Che ne è del cuore spezzato?

Meno di 2 settimane dopo San Valentino, il New York Times ha esposto una prima pagina sui forti legami tra la perdita di posti di lavoro dalle chiusure degli impianti di produzione e gli attacchi di cuore tra coloro che si occupano di disoccupazione improvvisa ("Per i lavoratori al Closing Plant, Ordeal Included Heart Attacks" http://query.nytimes.com/gst/fullpage.html?res=950CEEDC103FF936A15751C0A…) Per gli esperti nel campo della salute professionale e ambientale questo collegamento non è certo una rivelazione, ma non è necessario affidarsi all'esperienza tecnica per la conferma. La saggezza comune trae conclusioni simili dalla più ampia esperienza umana – si ricorda la risposta all'indovinello della canzone popolare, cosa può piangere senza lacrime? (Un cuore…)

È noto che non solo lo stress psicologico, ma anche lo stress fisico e lo stress fisiologico del sistema da sostanze tossiche selezionate possono aumentare indipendentemente il rischio di malattie cardiovascolari. Il posto di lavoro, purtroppo, a volte è un laboratorio in cui vengono testati tutti e tre i fattori di stress simultaneamente.

Dopo la guerra, i disastri naturali e le malattie potenzialmente letali, perdere il sostentamento è probabilmente una delle più gravi fonti di stress che è probabile incontrare. E questo è più che semplicemente monetario. Il nuovo capo dell'amministrazione federale della sicurezza e della salute sul lavoro (OSHA), il dott. David Michaels, ha esaminato questa stessa domanda in uno studio innovativo condotto più di 20 anni fa. Analizzò l'incidenza delle malattie cardiache in un gruppo speciale di operai qualificati: stampatori il cui lavoro artigianale non era più necessario, ma che mantenevano contrattualmente la retribuzione precedente anche se venivano a lavorare ogni giorno senza praticamente nulla da fare. Senza un impiego utile, anche se con protezione salariale, molti di questi lavoratori si ammalarono. Michaels sottotitò la sua tesi, "Che ne sarà dei cuore spezzato?"

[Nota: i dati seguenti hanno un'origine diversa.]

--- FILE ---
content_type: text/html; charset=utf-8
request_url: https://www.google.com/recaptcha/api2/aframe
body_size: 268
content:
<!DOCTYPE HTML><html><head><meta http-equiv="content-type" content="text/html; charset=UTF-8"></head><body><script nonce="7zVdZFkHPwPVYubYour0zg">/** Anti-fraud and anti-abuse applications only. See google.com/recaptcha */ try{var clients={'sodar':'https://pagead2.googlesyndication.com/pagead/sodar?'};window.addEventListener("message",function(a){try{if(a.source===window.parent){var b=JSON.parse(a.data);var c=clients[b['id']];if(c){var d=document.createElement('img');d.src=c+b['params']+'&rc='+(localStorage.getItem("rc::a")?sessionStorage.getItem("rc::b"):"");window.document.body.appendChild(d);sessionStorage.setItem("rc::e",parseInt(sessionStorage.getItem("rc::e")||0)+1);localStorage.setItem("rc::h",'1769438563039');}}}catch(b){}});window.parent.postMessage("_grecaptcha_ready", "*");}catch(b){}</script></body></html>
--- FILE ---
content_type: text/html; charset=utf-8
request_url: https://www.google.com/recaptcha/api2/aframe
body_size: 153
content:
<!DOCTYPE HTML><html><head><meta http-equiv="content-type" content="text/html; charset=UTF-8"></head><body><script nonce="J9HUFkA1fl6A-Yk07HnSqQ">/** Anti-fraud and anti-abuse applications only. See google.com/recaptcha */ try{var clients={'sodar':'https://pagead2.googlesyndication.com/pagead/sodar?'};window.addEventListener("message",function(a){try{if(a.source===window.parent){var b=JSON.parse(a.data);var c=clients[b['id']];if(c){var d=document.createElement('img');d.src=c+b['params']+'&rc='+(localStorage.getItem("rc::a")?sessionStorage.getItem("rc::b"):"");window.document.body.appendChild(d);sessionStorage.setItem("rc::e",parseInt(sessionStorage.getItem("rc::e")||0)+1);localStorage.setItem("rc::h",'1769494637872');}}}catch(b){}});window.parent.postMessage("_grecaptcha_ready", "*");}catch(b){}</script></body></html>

Due pericoli fisici sul posto di lavoro in particolare sono degni di nota per i loro potenziali effetti cardiovascolari: rumore e vibrazioni. L'eccessiva esposizione al rumore sul posto di lavoro è onnipresente. Questo non è un problema limitato alla produzione industriale: i settori industriale dell'edilizia, dell'agricoltura e dei trasporti sono tutti problematici. L'esposizione alle vibrazioni avviene attraverso l'uso di utensili elettrici e, ancora più ampiamente, attraverso l'utilizzo di grandi attrezzature e veicoli. Spesso le due esposizioni vanno insieme e, sebbene i meccanismi biologici non siano chiari, entrambi sono stati collegati in modo coerente all'ipertensione.

Un certo numero di sostanze tossiche può stressare il sistema cardiovascolare. Uno dei più importanti è il monossido di carbonio. A livelli elevati, il monossido di carbonio è un veleno acuto in virtù della privazione dell'ossigeno. A livelli più bassi, con esposizione a lungo termine, sembra dare un rischio significativo al cuore, in particolare a persone con malattie preesistenti da altre cause. Il monossido di carbonio è un importante sottoprodotto dei motori a combustione, sebbene ci siano molte altre fonti di esposizione.

Quindi non è troppo difficile venire con una classica tripla minaccia al cuore in uno scenario legato al lavoro: un camionista a lungo raggio appena uscito dal lavoro. Secondo i dati recentemente pubblicati dal US Bureau of Labor Statistics (http://www.bls.gov/news.release/pdf/empsit.pdf) il giorno di San Valentino, febbraio 2010 c'erano quasi 1,4 milioni di disoccupati nei trasporti e occupazioni commoventi materiali – 15% di quella forza lavoro. Questo è un sacco di pianto senza lacrime.